Trump struggles to add star power to his moment of glory, faces boycott

The inauguration of the president of the United States will bring eight hundred thousand supporters of Donald John Trump together in triumph. Yet the occasions’s federating patriotism appears weakened, marked more by what is missing than is present and on display.

The stage is set for an historic moment. The rehearsals are done and all is ready to go but the occasion’s gloss may be fatally cracked by a surge in boycotts.

Civil rights leader and Democrat congressman from Georgia John Lewis says he will stay away for the first time in 30 years. Trump is “illegitimate” because Russia’s intervention renders the election null and void. Trump told him to look after, in his words, “his crime infested district” instead of talking.

That sparked a chain reaction and now at least 60 of his Democrat colleagues have joined him. Beyond backing Lewis others have added other criticisms of their own. Some have said they would just rather stay at home. Others are joining the Women’s march the following day.

The great showman and TV star must surely be a little miffed showbiz has, for the most part, politely declined his invitation, some more than others. Few artists allowed him to use their music while campaigning. Now it seems few want to share the greatest stage of all with the property and casino tycoon.
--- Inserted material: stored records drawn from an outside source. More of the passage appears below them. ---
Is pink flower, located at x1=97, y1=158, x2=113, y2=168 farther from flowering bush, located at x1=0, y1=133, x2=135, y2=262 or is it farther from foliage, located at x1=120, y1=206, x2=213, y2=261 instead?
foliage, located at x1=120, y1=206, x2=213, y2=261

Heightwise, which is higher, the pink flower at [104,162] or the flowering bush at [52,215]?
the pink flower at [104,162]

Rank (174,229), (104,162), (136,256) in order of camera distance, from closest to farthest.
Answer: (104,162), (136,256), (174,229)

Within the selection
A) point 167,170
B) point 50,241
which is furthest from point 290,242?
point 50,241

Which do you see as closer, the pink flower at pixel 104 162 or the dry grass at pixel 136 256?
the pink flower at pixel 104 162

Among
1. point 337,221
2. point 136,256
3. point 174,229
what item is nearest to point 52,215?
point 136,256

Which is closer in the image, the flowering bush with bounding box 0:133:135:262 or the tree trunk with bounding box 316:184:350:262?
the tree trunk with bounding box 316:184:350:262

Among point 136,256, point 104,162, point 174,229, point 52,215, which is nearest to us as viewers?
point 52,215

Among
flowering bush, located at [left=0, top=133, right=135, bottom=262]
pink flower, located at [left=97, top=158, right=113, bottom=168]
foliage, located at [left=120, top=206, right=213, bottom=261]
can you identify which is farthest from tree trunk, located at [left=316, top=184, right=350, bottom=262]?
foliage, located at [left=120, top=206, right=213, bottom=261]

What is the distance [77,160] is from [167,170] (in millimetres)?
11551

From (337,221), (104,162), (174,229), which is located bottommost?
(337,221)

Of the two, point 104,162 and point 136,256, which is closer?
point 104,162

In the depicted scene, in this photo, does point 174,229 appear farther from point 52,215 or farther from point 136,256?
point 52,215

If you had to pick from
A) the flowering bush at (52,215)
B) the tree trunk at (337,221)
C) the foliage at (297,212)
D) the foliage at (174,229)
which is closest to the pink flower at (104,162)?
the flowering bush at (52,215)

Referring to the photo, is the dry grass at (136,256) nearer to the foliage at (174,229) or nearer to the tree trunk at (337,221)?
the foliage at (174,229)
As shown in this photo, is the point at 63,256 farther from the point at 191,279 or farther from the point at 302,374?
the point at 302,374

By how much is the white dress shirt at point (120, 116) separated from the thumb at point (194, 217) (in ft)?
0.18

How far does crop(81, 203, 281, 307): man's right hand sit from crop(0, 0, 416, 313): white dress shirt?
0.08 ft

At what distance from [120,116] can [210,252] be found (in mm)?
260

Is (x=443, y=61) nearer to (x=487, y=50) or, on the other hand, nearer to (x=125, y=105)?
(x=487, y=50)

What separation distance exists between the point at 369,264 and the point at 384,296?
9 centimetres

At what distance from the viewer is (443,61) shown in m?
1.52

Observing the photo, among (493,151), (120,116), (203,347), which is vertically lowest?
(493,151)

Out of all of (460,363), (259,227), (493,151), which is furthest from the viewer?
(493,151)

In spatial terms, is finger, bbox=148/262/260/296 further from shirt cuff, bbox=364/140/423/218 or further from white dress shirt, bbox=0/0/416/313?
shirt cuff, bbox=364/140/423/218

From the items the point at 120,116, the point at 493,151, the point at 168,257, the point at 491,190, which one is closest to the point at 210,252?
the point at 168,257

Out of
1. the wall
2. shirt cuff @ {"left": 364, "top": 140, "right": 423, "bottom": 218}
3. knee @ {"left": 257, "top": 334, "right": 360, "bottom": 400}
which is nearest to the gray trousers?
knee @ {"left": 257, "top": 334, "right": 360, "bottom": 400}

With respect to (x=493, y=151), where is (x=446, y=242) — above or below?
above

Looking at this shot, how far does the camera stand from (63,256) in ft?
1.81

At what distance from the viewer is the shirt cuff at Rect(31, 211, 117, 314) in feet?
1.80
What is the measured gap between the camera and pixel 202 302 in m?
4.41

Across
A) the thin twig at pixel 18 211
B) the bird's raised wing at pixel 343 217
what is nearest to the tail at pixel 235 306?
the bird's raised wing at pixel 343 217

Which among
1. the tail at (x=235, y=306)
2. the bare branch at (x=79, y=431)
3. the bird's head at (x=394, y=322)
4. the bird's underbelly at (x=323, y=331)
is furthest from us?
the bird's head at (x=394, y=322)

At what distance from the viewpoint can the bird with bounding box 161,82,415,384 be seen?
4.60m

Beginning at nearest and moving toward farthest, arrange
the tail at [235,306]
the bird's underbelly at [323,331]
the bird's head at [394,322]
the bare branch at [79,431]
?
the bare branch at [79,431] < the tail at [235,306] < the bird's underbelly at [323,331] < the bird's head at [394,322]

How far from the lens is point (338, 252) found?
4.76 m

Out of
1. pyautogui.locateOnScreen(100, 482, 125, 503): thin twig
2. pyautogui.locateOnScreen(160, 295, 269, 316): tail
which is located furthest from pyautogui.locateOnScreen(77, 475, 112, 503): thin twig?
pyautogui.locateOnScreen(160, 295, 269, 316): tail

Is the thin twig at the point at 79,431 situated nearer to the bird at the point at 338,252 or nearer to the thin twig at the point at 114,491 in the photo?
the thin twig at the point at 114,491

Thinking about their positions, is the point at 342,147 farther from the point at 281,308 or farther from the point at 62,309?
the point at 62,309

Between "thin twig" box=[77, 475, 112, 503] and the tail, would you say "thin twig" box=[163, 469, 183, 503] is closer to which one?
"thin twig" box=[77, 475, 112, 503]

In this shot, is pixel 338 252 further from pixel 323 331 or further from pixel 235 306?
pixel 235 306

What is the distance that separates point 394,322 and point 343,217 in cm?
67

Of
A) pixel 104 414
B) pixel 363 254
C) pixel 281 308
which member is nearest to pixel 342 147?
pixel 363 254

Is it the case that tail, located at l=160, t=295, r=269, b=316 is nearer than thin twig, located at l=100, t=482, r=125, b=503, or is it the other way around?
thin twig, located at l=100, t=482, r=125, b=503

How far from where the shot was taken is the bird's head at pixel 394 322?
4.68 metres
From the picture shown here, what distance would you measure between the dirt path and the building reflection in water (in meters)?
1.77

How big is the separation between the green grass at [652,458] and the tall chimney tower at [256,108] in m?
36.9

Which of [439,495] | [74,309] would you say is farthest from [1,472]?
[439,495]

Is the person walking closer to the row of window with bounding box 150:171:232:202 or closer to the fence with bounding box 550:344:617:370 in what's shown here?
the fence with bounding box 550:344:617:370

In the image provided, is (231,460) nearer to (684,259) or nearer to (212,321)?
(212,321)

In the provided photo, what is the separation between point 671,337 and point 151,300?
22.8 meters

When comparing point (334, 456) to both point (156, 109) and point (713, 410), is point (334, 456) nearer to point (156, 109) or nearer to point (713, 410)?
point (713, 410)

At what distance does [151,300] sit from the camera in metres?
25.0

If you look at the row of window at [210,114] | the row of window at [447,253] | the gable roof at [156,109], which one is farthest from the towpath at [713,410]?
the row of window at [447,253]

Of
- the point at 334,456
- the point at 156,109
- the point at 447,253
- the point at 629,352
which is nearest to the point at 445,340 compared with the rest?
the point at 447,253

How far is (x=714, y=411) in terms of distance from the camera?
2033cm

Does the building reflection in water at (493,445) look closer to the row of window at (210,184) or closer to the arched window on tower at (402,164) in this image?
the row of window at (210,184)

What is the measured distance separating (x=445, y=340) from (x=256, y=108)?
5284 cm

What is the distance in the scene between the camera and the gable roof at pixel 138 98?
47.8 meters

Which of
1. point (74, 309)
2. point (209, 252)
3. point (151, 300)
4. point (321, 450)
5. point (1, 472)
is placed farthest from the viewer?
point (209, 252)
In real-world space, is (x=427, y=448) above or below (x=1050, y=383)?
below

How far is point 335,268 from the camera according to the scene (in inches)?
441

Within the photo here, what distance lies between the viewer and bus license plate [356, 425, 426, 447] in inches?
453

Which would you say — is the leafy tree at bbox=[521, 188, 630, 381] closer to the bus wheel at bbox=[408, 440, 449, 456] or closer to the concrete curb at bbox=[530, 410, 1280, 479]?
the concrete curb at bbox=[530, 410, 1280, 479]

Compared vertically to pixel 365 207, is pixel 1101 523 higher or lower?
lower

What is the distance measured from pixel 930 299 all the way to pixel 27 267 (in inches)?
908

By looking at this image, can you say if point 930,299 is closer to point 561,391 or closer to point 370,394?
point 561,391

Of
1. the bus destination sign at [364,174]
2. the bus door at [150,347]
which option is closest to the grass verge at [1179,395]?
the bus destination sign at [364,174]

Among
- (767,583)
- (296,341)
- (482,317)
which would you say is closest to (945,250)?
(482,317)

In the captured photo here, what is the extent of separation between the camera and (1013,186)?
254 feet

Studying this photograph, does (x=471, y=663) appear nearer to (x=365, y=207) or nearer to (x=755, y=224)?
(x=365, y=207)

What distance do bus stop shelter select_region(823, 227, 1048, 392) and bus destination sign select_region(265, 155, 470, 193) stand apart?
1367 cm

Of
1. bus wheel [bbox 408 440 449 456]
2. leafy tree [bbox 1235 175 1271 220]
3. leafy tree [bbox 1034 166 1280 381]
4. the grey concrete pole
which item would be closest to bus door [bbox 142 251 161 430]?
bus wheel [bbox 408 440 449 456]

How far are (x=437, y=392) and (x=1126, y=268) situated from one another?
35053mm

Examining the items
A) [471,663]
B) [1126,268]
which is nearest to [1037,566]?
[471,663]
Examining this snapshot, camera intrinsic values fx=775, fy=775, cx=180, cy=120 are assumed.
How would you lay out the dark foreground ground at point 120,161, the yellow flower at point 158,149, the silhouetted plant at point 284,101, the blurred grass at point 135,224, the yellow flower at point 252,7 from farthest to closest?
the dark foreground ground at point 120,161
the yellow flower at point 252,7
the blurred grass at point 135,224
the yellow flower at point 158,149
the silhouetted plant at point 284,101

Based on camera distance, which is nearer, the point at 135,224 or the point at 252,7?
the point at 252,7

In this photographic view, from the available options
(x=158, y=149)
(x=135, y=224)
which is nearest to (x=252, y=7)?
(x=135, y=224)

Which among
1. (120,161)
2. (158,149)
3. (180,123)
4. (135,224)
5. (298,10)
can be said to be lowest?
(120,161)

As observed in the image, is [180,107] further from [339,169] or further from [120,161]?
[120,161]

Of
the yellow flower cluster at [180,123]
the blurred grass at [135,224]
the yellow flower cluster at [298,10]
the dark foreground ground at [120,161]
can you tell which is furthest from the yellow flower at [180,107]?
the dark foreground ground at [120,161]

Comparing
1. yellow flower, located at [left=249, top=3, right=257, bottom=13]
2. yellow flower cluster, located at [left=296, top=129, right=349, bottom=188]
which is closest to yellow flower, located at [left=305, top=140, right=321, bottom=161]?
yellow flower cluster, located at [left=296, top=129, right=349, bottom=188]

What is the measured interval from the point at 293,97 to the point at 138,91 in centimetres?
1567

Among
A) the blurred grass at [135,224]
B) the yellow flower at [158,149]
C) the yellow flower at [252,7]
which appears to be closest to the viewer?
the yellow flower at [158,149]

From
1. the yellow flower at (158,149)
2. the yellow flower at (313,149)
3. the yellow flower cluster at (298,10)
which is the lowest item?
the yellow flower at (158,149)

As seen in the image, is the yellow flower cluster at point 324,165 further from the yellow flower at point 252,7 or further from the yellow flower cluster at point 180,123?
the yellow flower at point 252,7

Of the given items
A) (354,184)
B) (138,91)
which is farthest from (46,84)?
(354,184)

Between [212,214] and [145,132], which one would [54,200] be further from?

The Donald has at times cast his net far and wide, going to Italy for Andrea Bocelli, Celine Dion from Canada, or Britain’s Elton John. Barring last minute surprises, America’s biggest names have declined to appear. Some have even pulled out after saying yes and horrifying their fans.

Only in December Trump had tweeted artists and celebrities were queuing up to come to his inauguration events, but the winner also grudgingly recognised the vast majority of the glitterati had supported his rival Hillary Clinton.

As have three million more Americans. Friday’s show will be like a family party without a vital member, a reflection of the divided nature of post-election America.